DIRECTIONS FOR THIS TASK - Below are records; output all of them exactly.

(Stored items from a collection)
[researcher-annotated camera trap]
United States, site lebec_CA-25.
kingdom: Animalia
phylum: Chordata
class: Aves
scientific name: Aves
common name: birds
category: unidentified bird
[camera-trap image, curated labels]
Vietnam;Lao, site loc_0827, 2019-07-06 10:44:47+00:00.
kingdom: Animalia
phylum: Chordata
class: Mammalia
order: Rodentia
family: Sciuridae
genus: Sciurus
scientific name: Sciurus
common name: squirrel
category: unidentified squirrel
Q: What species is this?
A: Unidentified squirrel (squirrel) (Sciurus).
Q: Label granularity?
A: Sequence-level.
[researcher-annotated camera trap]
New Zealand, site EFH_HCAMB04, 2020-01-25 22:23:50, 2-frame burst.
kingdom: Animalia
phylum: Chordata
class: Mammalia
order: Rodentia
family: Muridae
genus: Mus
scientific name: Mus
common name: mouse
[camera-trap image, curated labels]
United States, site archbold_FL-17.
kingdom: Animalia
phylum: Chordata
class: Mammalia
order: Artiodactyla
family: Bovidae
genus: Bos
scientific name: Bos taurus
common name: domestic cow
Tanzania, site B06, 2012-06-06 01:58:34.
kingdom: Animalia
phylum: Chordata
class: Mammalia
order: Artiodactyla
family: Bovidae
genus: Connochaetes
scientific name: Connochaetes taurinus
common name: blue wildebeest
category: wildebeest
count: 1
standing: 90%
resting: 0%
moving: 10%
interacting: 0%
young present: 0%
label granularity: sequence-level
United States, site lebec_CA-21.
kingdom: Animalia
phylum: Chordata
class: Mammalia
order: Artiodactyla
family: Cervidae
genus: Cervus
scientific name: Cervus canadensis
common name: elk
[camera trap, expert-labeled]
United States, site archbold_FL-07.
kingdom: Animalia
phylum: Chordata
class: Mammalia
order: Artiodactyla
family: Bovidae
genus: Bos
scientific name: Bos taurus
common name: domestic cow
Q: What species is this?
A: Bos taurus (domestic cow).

EXERCISE SOLUTION -
[researcher-annotated camera trap]
United States, site lebec_CA-25.
kingdom: Animalia
phylum: Chordata
class: Aves
scientific name: Aves
common name: birds
category: unidentified bird
[camera-trap image, curated labels]
Vietnam;Lao, site loc_0827, 2019-07-06 10:44:47+00:00.
kingdom: Animalia
phylum: Chordata
class: Mammalia
order: Rodentia
family: Sciuridae
genus: Sciurus
scientific name: Sciurus
common name: squirrel
category: unidentified squirrel
Q: What species is this?
A: Unidentified squirrel (squirrel) (Sciurus).
Q: Label granularity?
A: Sequence-level.
[researcher-annotated camera trap]
New Zealand, site EFH_HCAMB04, 2020-01-25 22:23:50, 2-frame burst.
kingdom: Animalia
phylum: Chordata
class: Mammalia
order: Rodentia
family: Muridae
genus: Mus
scientific name: Mus
common name: mouse
[camera-trap image, curated labels]
United States, site archbold_FL-17.
kingdom: Animalia
phylum: Chordata
class: Mammalia
order: Artiodactyla
family: Bovidae
genus: Bos
scientific name: Bos taurus
common name: domestic cow
Tanzania, site B06, 2012-06-06 01:58:34.
kingdom: Animalia
phylum: Chordata
class: Mammalia
order: Artiodactyla
family: Bovidae
genus: Connochaetes
scientific name: Connochaetes taurinus
common name: blue wildebeest
category: wildebeest
count: 1
standing: 90%
resting: 0%
moving: 10%
interacting: 0%
young present: 0%
label granularity: sequence-level
United States, site lebec_CA-21.
kingdom: Animalia
phylum: Chordata
class: Mammalia
order: Artiodactyla
family: Cervidae
genus: Cervus
scientific name: Cervus canadensis
common name: elk
[camera trap, expert-labeled]
United States, site archbold_FL-07.
kingdom: Animalia
phylum: Chordata
class: Mammalia
order: Artiodactyla
family: Bovidae
genus: Bos
scientific name: Bos taurus
common name: domestic cow
Q: What species is this?
A: Bos taurus (domestic cow).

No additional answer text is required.